[Data drawn from a collection]
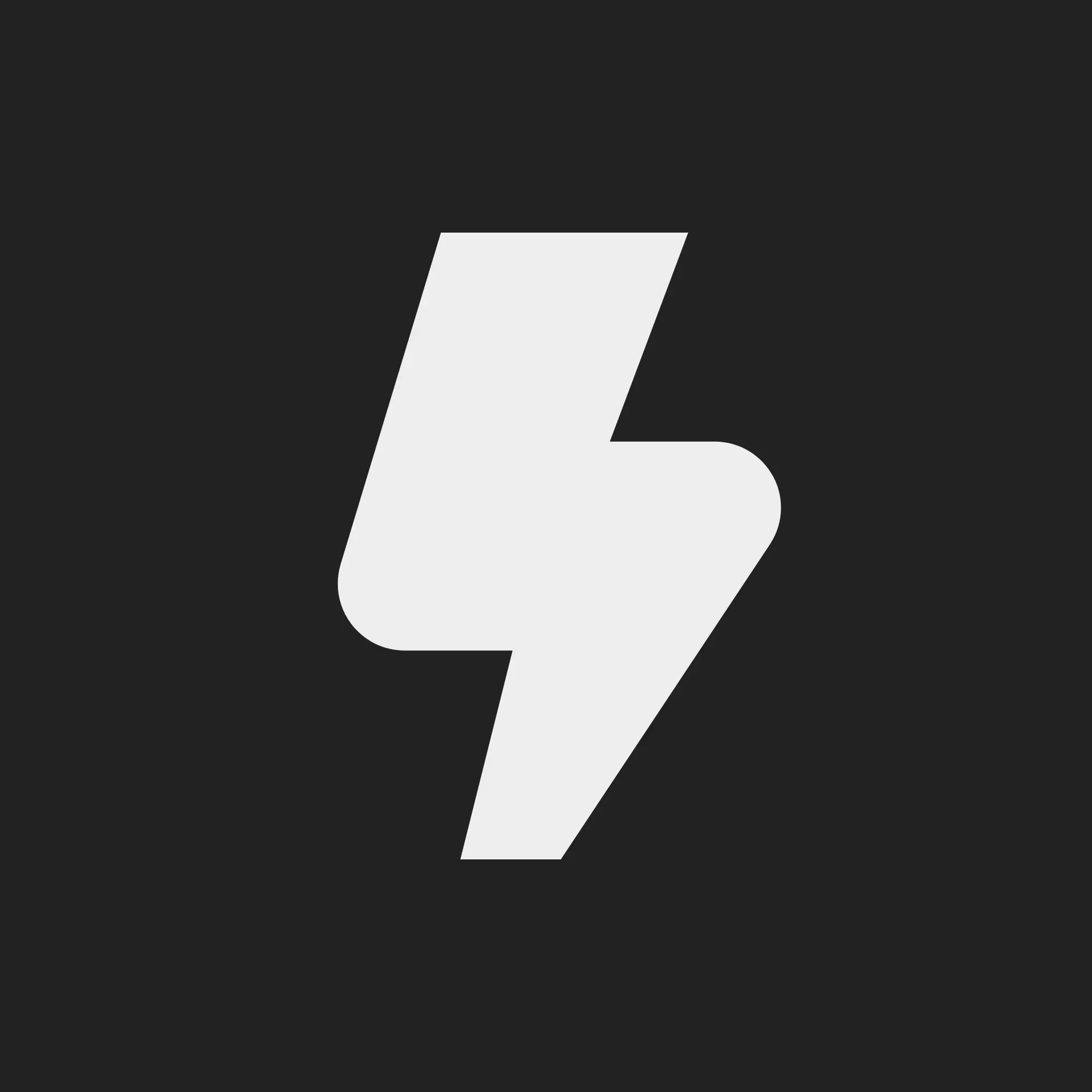 ZapSite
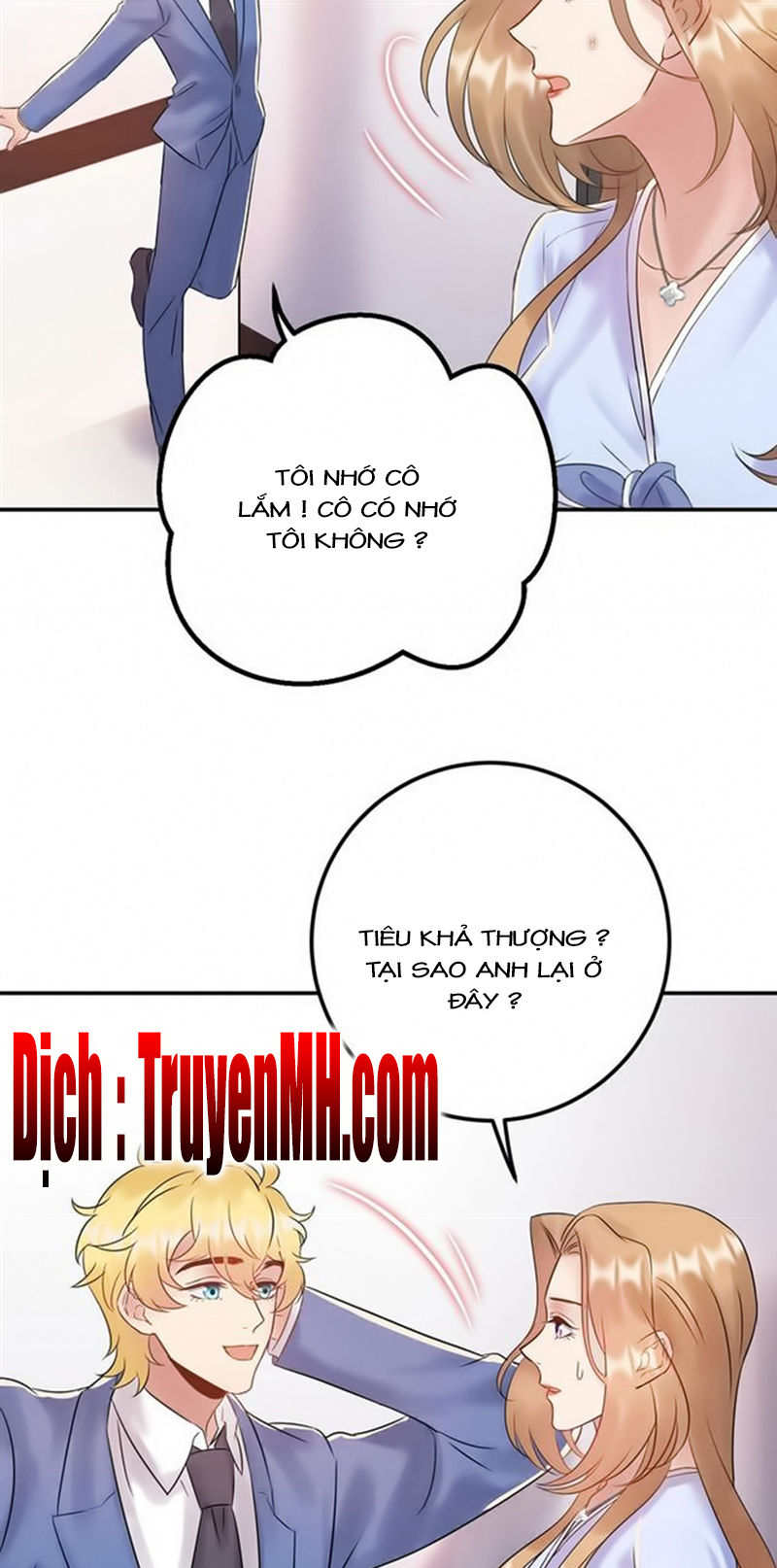 Trong Sinh Chi Ức Vạn Ảnh Hậu Yếu Thượng Vị Chapter 168 - 3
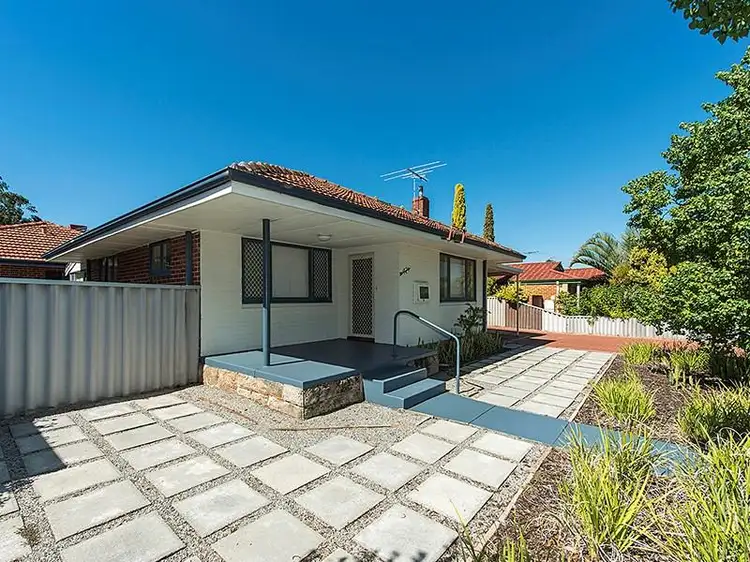 Third view of Homely house listing, Address available on request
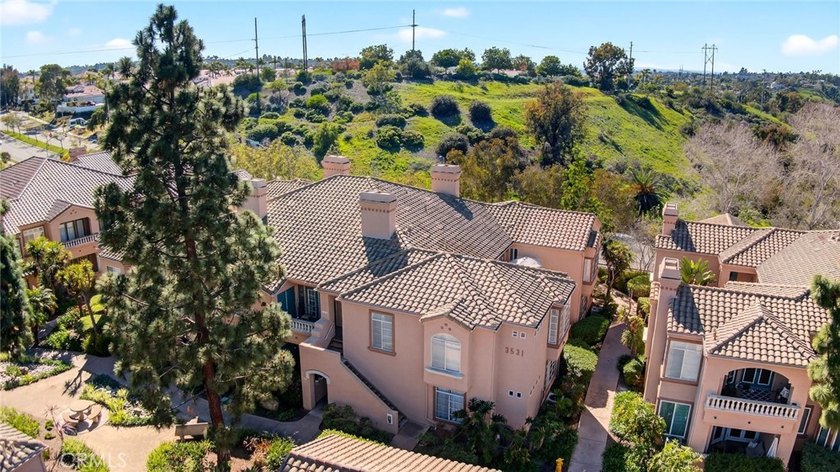 Call/Text agent Dave Sevanian at  with any questions and to - Beach Condo for sale in Oceanside, California on Beachhouse.com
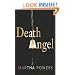 Death Angel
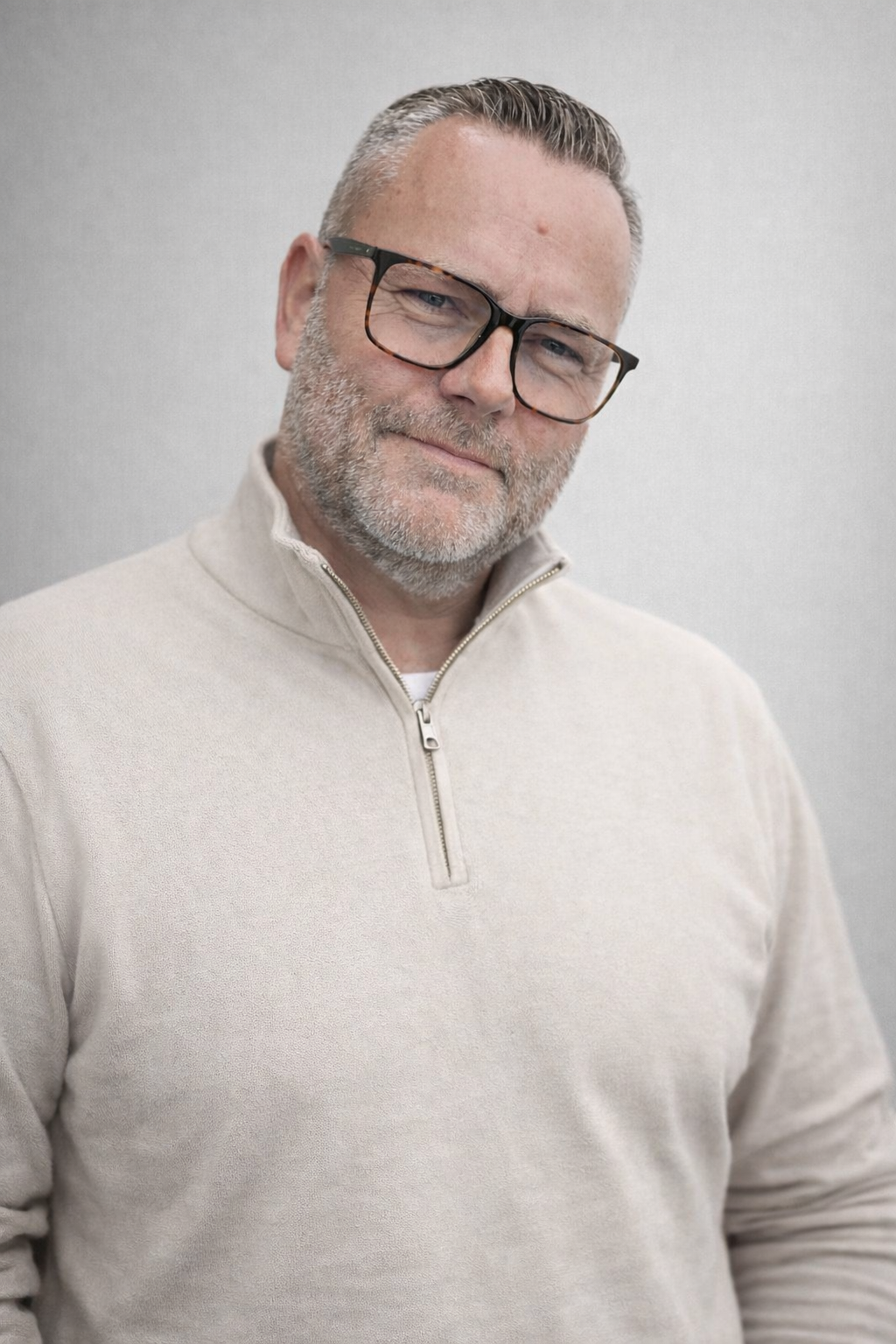 Richard Adriaans (Owner)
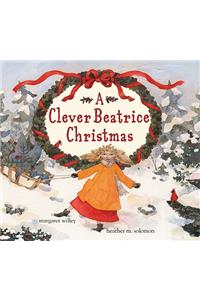 Clever Beatrice Christmas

▶ [Work instruction]:
Express the text lines of the data above as a JSON list of strings, one string per line, skipping any blank lines. Leave the pictures out of your answer.

▶ [Solution for this problem]:
[
  " ZapSite",
  " Trong Sinh Chi Ức Vạn Ảnh Hậu Yếu Thượng Vị Chapter 168 - 3",
  " Third view of Homely house listing, Address available on request",
  " Call/Text agent Dave Sevanian at  with any questions and to - Beach Condo for sale in Oceanside, California on Beachhouse.com",
  " Death Angel",
  " Richard Adriaans (Owner)",
  " Clever Beatrice Christmas"
]